If the buyer is a business entity, the inspection and notification obligations pursuant to § 377 HGB apply; it is presumed that a bilateral commercial transaction exists.
(5) If the buyer is a consumer, the warranty period is 2 years for newly manufactured goods and 1 year for used goods, starting from the delivery of the goods. If the buyer is a business, the warranty period for newly manufactured goods is reduced to 1 year; the warranty for used goods is excluded.
(6) No warranty is assumed for damages resulting from inappropriate or improper use, faulty assembly or commissioning by the buyer or third parties, natural wear and tear, faulty or negligent handling, unsuitable operating materials, failure to observe operating and maintenance instructions, as well as improper modifications or repair work carried out by the buyer or third parties.
(7) If the goods continue to be used despite knowledge of a defect, we are only liable for the original defect, but not for any damages that have arisen from the continued use.
§ 9 Liability
We are fully liable for damages resulting from breaches of contractual and non-contractual obligations in cases of fraud, intent, and gross negligence. If we negligently breach an essential contractual obligation, our liability for damages is limited to the typical, foreseeable damage arising from the contract. The same applies to breaches of duty by our vicarious agents. Further claims are excluded. Our liability under the Product Liability Act, from a guarantee, or for personal injury remains unaffected.
§ 10 Retention of Title
Until full payment of the purchase price has been made, our goods remain our property. If the reserved goods are combined with other goods, we acquire co-ownership of the new item in proportion to the invoice value of our goods relative to the invoice value of the other combined goods. The buyer stores the reserved goods or the item in which we hold co-ownership free of charge on our behalf. Pledging or transferring security interests in the goods owned or co-owned by us is not permitted. In the event of third-party access to the reserved goods, the buyer shall indicate our ownership and notify us immediately. The buyer hereby assigns to us, as security, all claims arising from resale or any other legal grounds (insurance, tort) concerning the reserved goods in full.
§ 11 Prohibition of Assignment
The assignment of any claims or demands against us to third parties is excluded unless we expressly consent to the assignment in writing. We are obliged to consent if the buyer demonstrates a legitimate interest in the assignment.
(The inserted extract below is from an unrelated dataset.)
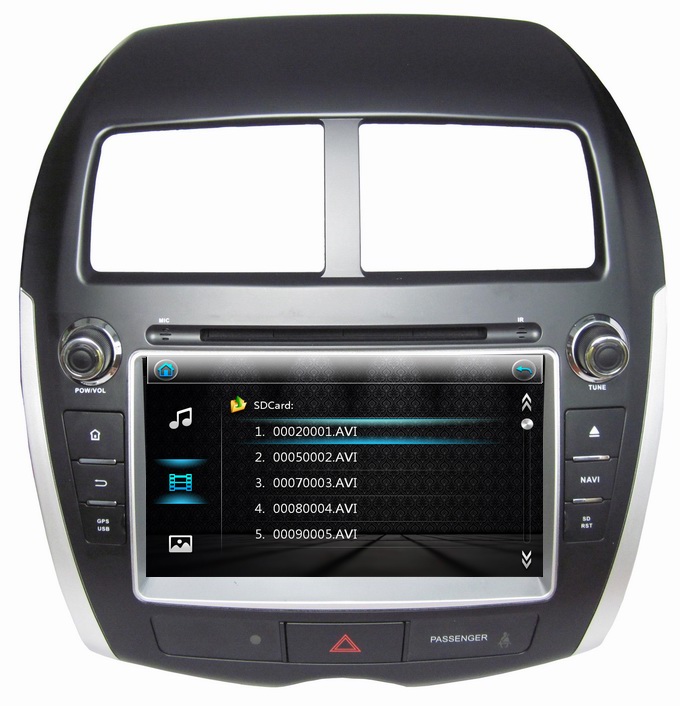Ouchuangbo Car Stereo Radio Player for Peugeot 4008 2012 DVD USB iPod RDS Digital OCB-8064A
The prohibition of assignment also applies to warranty claims.
§ 12 Data Protection
We are entitled to store and process the data received in connection with the business relationship concerning the buyer, whether these originate from the buyer themselves or from third parties, in accordance with data protection laws, insofar as they are necessary for the business relationship. The data will only be disclosed to third parties with the buyer's consent, except in cases of legal or official reporting obligations.
§ 13 Final Provisions
(1) The law of the Federal Republic of Germany shall apply to the business relationship with the buyer, to the exclusion of the UN Convention on Contracts for the International Sale of Goods.
(2) The place of jurisdiction shall be the Local Court of Brake (26919 Brake), insofar as this is legally permissible.
(3) If any of the preceding provisions are wholly or partially invalid, this shall not affect the validity of the remaining clauses or parts thereof.